Most serious photographers and all professionals use a Single Lens reflex camera (SLR), the definition of an SLR camera is that the image is captured exactly as you see it in the viewfinder. However there are now two types of SLR the single lens reflex film (SLRF) and the single lens digital (SLRD). They are both single lens camera, but digital does not use film and the resulting image can be processed at home with the aid of a photographic editor such as Photoshop. There are now SLR style digital cameras that have an EVF (electronic view finder) that displays on a small monitor inside the viewvinder what the image sensor is seeing.

The image capturing component in a traditional camera is film. When film is exposed to an image, it makes a chemical record of the pattern of light, coming through the lens. Film has a collection of light sensitive frames, suspended on a strip of plastic. Colour film has three different layers of light sensitive material, which respond to red, green and blue (known as the (RBG) values. When the film is developed, it is exposed to chemicals, which dye the separate layers of film, into a colour negative. All modern film is made up of silver halide crystals.

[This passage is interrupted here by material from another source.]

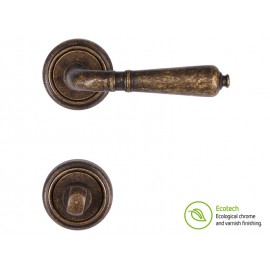 Forme Vintage Antik Interior Door Handles - WC, Antique Bronze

Observatory 2The digital revolution is the conversion of analog information, which is represented by a gradually fluctuating wave, to digital information represented by bits. This shift in technology has revolutionized both visual and audio information, in the form of cameras, televisions, and MP3 players. While SLRF cameras relied on a chemical process to cature an image onto film, all digital cameras have their own computers, which processes and records images from the image sensor electronically. Essentially the digital camera replaces the analog film with a digital sensor. Each part of the image is broken down into "pixels", which is a contraction of 'picture element'. When monitors display images they are arranged in rows and columns, separated into thousands of little squares (pixels)of color. They are so minute that they appear to be connected, but if you zoom into this the squares are quite separate.

These pixels are the smallest dot that can be displayed by a monitor, and combined together they display the completed image.

Because of the enormous difference in the way the two types of camera work, there has been in many people's mind a huge confusion as to what type of camera to buy. Added to that there are three types of SLRD cameras. SLRF cameras had conventional shapes, because it was necessary to have room for the film, and the light path, SLRD cameras do not have these constraints.

At the lower end of the market for the digital cameras are the 'Point And Shoot', their SLRF equivalent is known as 'Idiot Proof'. They have low resolutions of between 4 - 12 million pixels. The next level is the proconsumer camera typically with a resolution of 6-15 million pixels. At the top end of the market the resolution is between 12-21 million pixels. The greater the number of pixel resolution the better the quality of the resultant image.

As with any new technology there are 'pros and cons' with both types of cameras, and it was thought it would be a decade or more before digital cameras replace SLRF, if indeed they ever do, more likely the SLRF cameras will be retained for use in a specialist market. It is also fair to say that the quality of digital cameras has improved enormously in the last ten years, and the price has also reduced dramatically. For most people the option of 35mm film is no longer an option. Kodak no longer makes or distributes 35mm color film in the U.S.

One major factor determining the choice of camera is weight. Typically the SLRD camera is half the weight of it's SLRF counterpart. The point and shoot is fully automatic, but like their counterpart the idiot proof they do not give the photographer much creative control. Although this has changed with the new "super zooms" that have all the crestive control featues of an SLRF except interchangeable lenses. They have earned their stripes, on the occasions when a photographic opportunity would have been missed with SLRF. The middle of the range family of digital cameras represent the fastest growing demand for new cameras as they represent the ease of digital with a higher level of creative control. You can also make larger prints, as well as use the function of through the lens focusing. The higher resolution top of the range digital cameras offer the same wider exposure controls and the ability to use different lens, in other words they offer the best of the features of analog photography to digital photography. The most recent development in digital cameras has been the development of a standard image sensor in the ratio of 4:3. As the image sensor has a standard size and shape, the mount for the lenses can be identical. One factor not to be forgotten in deciding whether or not to go digital, is that the quality of the lens is still of paramount importance, it is still better to have a cheaper body and higher grade lens. Josh @ Cambria

Another major element is that digital image sensors are smaller than frames of film, which means that the lens can be correspondingly smaller and lighter. Until the development of the 4:3 ratio systems, digital cameras used conventional lenses. New formats are available and emerging every year (4/3's and micro 4/3's) but there are compromises when making things smaller and we'll discuss that in another article.

The type of digital camera to choose is as complex as buying a car, it is a matter of personal choice, dictated by what it is used for, and the available amount of money to spend. Fortunately there is a large amount of help in this respect already available on the Internet for you to research.

One of the major drawbacks of using digital, was that the quality of prints produced on a personal computer's printer was less than satisfactory. This obstacle has been overcome by two developments; online printing centers and professional series printers using pigments inks instead of dyes like early inkjet printers. For an online printing center you upload the film to them and they print the images and they are returned by post, with a professional standard Some services even allow you upload, adjust images and then pick them up in an hour at WalMart or Target.